WORK ORDER 1 →
In the diabetes prediction study, why were the zero values for variables such as Glucose and BMI replaced, and why was the median taken for each outcome class? Answer in one to three sentences.
WORK ORDER 2 →
Say whether each statement agrees with the diabetes prediction study. Answer yes or no for each, and quote the deciding words.
(a) The dataset holds 768 patient records.
(b) K-Means was run on all eight physiological features.
(c) The value of k for KNN was chosen by cross-validation.
WORK ORDER 3 →
From the diabetes prediction study, copy everything from "ROC curves for" down to "beyond simple accuracy.", without changes.

TEXT SHOWN →
Engineering

2024

Diabetes Risk Prediction — ML Study

Academic project · Python · scikit-learn

Pythonscikit-learnpandasKNNSVMRandom ForestK-Means

768

patients in dataset

8

physiological features

3

classifiers trained

75.3%

SVM best accuracy

The Pima Indians Diabetes Database contains 768 patient records with 8 physiological measurements — Glucose, BMI, Insulin, Age, Blood Pressure, Skin Thickness, Diabetes Pedigree Function, and number of pregnancies — and a binary outcome: diabetic or not.

The goal was not just to reach the highest accuracy. It was to understand why the models behave the way they do, and to validate those patterns unsupervised — without looking at the labels.

The data has a hidden problem

Before any model was trained, the dataset needed cleaning. Zero values appear for physiological variables that are biologically impossible — Glucose = 0, BMI = 0. These are missing values, not real measurements. They were imputed with the median for each outcome class, preserving the class-specific distributions.

Feature correlation matrix
Correlation matrix — Glucose and BMI show the strongest correlation with the diabetes outcome. These two features drive most of the predictive signal.

Three classifiers, three perspectives

~Tested

KNN — k=11

73.2% accuracy. Optimal k found by cross-validation. Sensitive to feature scale — StandardScaler applied. Interpretable but limited.

~Tested

Random Forest — 100 trees

74.0% accuracy. Feature importance: Glucose > BMI > Age. Robust to outliers, but only marginal gain over KNN here.

Deployed

SVM — RBF kernel

75.3% accuracy. Best AUC on ROC curve. Grid search over C and γ. The decision boundary generalises best on this dataset.

ROC curves for all three classifiers
ROC curves — all three classifiers. SVM achieves the highest AUC, confirming its superiority beyond simple accuracy.

Unsupervised validation: K-Means finds the same truth

The most striking result wasn't from a supervised model. K-Means (k=2) was run on Glucose and BMI only — without using the labels at all.

DATASET RECORDS →
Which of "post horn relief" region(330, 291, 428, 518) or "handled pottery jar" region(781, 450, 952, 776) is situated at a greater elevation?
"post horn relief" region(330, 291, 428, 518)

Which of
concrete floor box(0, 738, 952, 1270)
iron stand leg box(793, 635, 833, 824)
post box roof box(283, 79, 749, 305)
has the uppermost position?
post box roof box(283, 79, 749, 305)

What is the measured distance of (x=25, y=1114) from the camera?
--
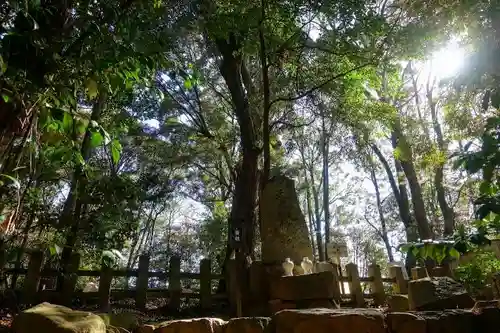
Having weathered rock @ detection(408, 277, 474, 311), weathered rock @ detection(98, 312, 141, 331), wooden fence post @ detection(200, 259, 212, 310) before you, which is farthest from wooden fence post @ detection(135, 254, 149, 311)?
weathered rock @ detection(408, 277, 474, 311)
...
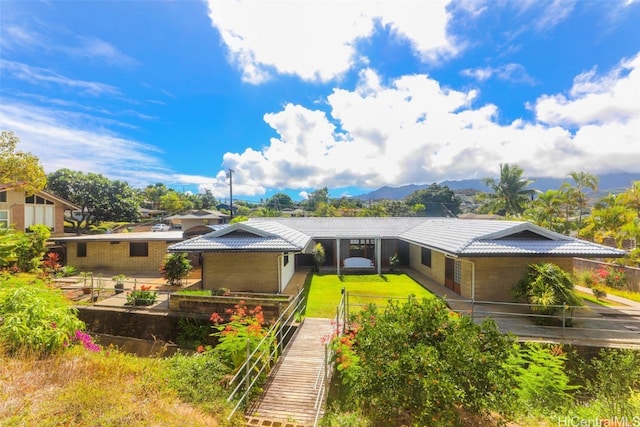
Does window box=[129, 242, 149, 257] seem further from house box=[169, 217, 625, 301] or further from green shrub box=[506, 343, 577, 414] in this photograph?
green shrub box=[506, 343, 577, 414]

ANSWER AREA 1 →
Zeros for these physiological variables are biologically impossible, so they are missing values, not real measurements. They were filled with the median for each outcome class to preserve the class-specific distributions.

ANSWER AREA 2 →
(a) Yes: "contains 768 patient records"
(b) No: "K-Means (k=2) was run on Glucose and BMI only"
(c) Yes: "Optimal k found by cross-validation."

ANSWER AREA 3 →
ROC curves for all three classifiers
ROC curves — all three classifiers. SVM achieves the highest AUC, confirming its superiority beyond simple accuracy.